Written task:
Write the next part of the text on the son of man as messenger of the Spirit of truth, starting after its last sentence.
━━ Document excerpt
The Principal Messenger for the Spirit of Truth
It is a messianic figure that fulfills prophecies. However, the world awaits a Savior, not knowing that a Messiah is not the Savior, and not knowing that besides the eternal omnipresent God there is no Savior.
As is discussed in A Messiah Is Not the Savior, in the Jewish tradition the distinction between a Mashiach (Messiah) and the Savior God he serves is clear, and it is even more clear that we should not compare or even liken any man to God. However, that distinction was blurred by those who produced the texts of the official Christian church canon and the Nicene Creed, which declares that Jesus was "God Incarnate." And even though Jesus knew better, and actually said so, his followers apparently did not, and that has been very problematic.
Fortunately, Jesus actually prophesied about a son of man who would come at the end of the age. And it is actually the modern son of man that could be given the title of Avatar or Mashiach or Buddha or Messiah or Imam Mahdi that most religious people in the world wait for and expect.
However, he doesn't want such titles. He accepts only the title of counselor and servant-messenger of God and the Spirit of truth. For the son of man is not "God Himself" or a "God-Man" or even a holy man, contrary to what many have been led to believe. (In fact, as the book of Isaiah reveals, he is a man contrite of spirit, having been stricken and afflicted for his covetousness and willfulness, and he is a man of sorrows and well acquainted with grief.)
Regardless of his name or title, which is different according to different religions, he represents or expresses the universal Spirit of truth and delivers the crucial, promised judgment. But, because there are so many different interpretations of prophecies and so many different expectations, the world does not know who or what he is, and he is rejected by his generation.
━━━━
━━ Record extracts
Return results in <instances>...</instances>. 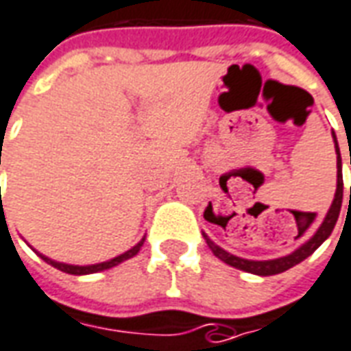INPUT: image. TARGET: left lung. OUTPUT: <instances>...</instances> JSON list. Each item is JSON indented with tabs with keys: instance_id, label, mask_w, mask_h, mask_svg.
<instances>
[{
	"instance_id": "8db88e82",
	"label": "left lung",
	"mask_w": 351,
	"mask_h": 351,
	"mask_svg": "<svg viewBox=\"0 0 351 351\" xmlns=\"http://www.w3.org/2000/svg\"><path fill=\"white\" fill-rule=\"evenodd\" d=\"M332 141H335V148H337V192H335V199L330 203L327 215L323 218L321 226L315 230V234L304 241L298 249L291 252V254H285V256H279V258H271V261H249V258H241V256H235L232 252L224 251L222 247H218L209 235L203 232V237L209 245V249L213 251V254L220 258L222 262H226L228 266H234L237 269H243L247 274H254V276H276V274H281V271H287L289 268H293L296 264H300L304 258H308L317 247H319L335 230V224H337L338 215H340V207H342V193H344V182H342V159H340V150H338V142L337 134L332 131ZM350 203H351V190H350Z\"/></svg>"
}]
</instances>
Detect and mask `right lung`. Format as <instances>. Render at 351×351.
━━━━
Result of this exercise:
The main reason the world does not know or recognize him is because Hindus, Buddhists and others are unaware of what form, role and path the counselor and principal teacher of righteousness will take. And, he is rejected by most other people because the messianic prophecies in the Hebrew scriptures have been grossly misinterpreted and misunderstood not only by Christians and Muslims, but by Jews as well.
In fact, if you polled religious Jews all over the world you would find they have many different beliefs about a Mashiach (Messiah). Some believe there will be none at all because they think the "servant of God" who fulfills the prophecies of Isaiah is the nation of Israel collectively. But other Jews believe the Mashiach will be a mighty warlord king who rises up in Jerusalem to conquer the enemies of Israel. And, while there are a wide variety of other beliefs about a Jewish Mashiach, among them is a belief that there will be two Mashiachs or Messiahs -- a "Messiah ben Joseph," and a "Messiah ben David." (The word "ben" means "son of.")
Christians, on the other hand, have been led to believe that the one and only Messiah was the son of man called Jesus, whose original name was Yeshuah ben Yosef (Joshuah ben Joseph). And because Jesus was the son of Joseph and therefore of the line of David, the assumption of Christians was and still is that Jesus was the Messiah ben Joseph as well as the Messiah ben David by genealogical lineage. And, since Jesus obviously did not fulfill the most crucial messianic prophecies (such as uniting nations, establishing peace and transforming "swords into plowshares"), Christianity is built around the idea that Jesus will "come again" in person to do so.
In the articles like The Second Coming Story you will see that such an expectation is based on an assumption that is incompatible and inconsistent with Hebrew scriptures. They contain no indication that a certain son of man will come, be killed and come again. And as this and related articles reveal, most of the Hebrew prophecies are not about Jesus.
Knowledgeable Jews are well aware of that, which is part of the reason why in certain Jewish messianic traditions within Talmudic Judaism and Midrash writings, messianic prophecies will be fulfilled by a Messiah ben Joseph who is imagined to be a great warrior, who will be followed after the wars by a Mashaich ben David, who will be the “final redeemer.”
Ironically, the legendary expectation of two Messiahs has a significant element of truth to it. That is probably why the story and legend of a "second coming" of Jesus was established, because Jesus was a son of Joseph (see the article about The Virgin Birth Myth), and the story of a second coming would then enable a "returned" Jesus as "son of David" to be the "final redeemer."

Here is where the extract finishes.